1 Samuel 3, 17 – La voix de Dieu

Ecoute, Dieu nous parle, c’est le thème que nos deux Eglises réformée et luthérienne ont retenu jusqu’en 2013. Ecoute, Dieu nous parle. Oui, Dieu nous parle. Il nous suffit de l’écouter. Mais est-ce si simple ? Quand nous avons l’impression d’entendre Dieu nous parler, comment être sûr que c’est bien lui qui nous parle, et non pas une voix que nous prendrions pour la sienne, ou une voix qui viendrait de nous-mêmes ? Comment être sûr que notre propre subjectivité ne parasite pas notre perception ? Et puis, comment Dieu nous parle-t-il ? Selon quelles modalités ?

L’histoire du premier livre de Samuel nous parle justement de la voix de Dieu. Pour nous en parler, cette histoire met en scène deux personnages : un jeune garçon, Samuel, et un homme âgé, Eli.

Samuel est le fils d’Anne. Anne ne pouvait pas avoir d’enfant. C’est ainsi que commence le premier livre de Samuel. Alors Anne avait fait le vœu de consacrer à Dieu l’enfant qui naîtrait. C’est pourquoi elle avait confié son fils Samuel au prêtre Eli. Et Samuel a vécu dans le sanctuaire de la petite ville de Silo, car à cette époque le Temple de Jérusalem n’était pas encore construit. C’est dans le sanctuaire de Silo que demeurait l’arche de l’alliance. C’est dans le sanctuaire de Silo que résidait la présence de Dieu.

Quant à Eli, il faut prendre garde à ne pas le confondre avec le prophète Elie. Ici, nous n’avons pas affaire à un prophète, mais à un prêtre, dans un temps plus reculé, avant la royauté de David.

EXERCICE COURT 1: Dressez la liste de tous les personnages humains désignés par leur nom dans l'extrait sur la voix de Dieu.
EXERCICE COURT 2: Recopiez fidèlement, dans l'extrait sur la voix de Dieu, le passage qui va de « Quant à Eli, il » jusqu'à « royauté de David. ».

DONNÉES ENREGISTRÉES:
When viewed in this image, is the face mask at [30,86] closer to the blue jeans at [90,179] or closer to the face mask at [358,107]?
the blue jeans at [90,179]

RÉPONSE ATTENDUE 1: Samuel, Eli, Anne, Elie, David

RÉPONSE ATTENDUE 2:
Quant à Eli, il faut prendre garde à ne pas le confondre avec le prophète Elie. Ici, nous n’avons pas affaire à un prophète, mais à un prêtre, dans un temps plus reculé, avant la royauté de David.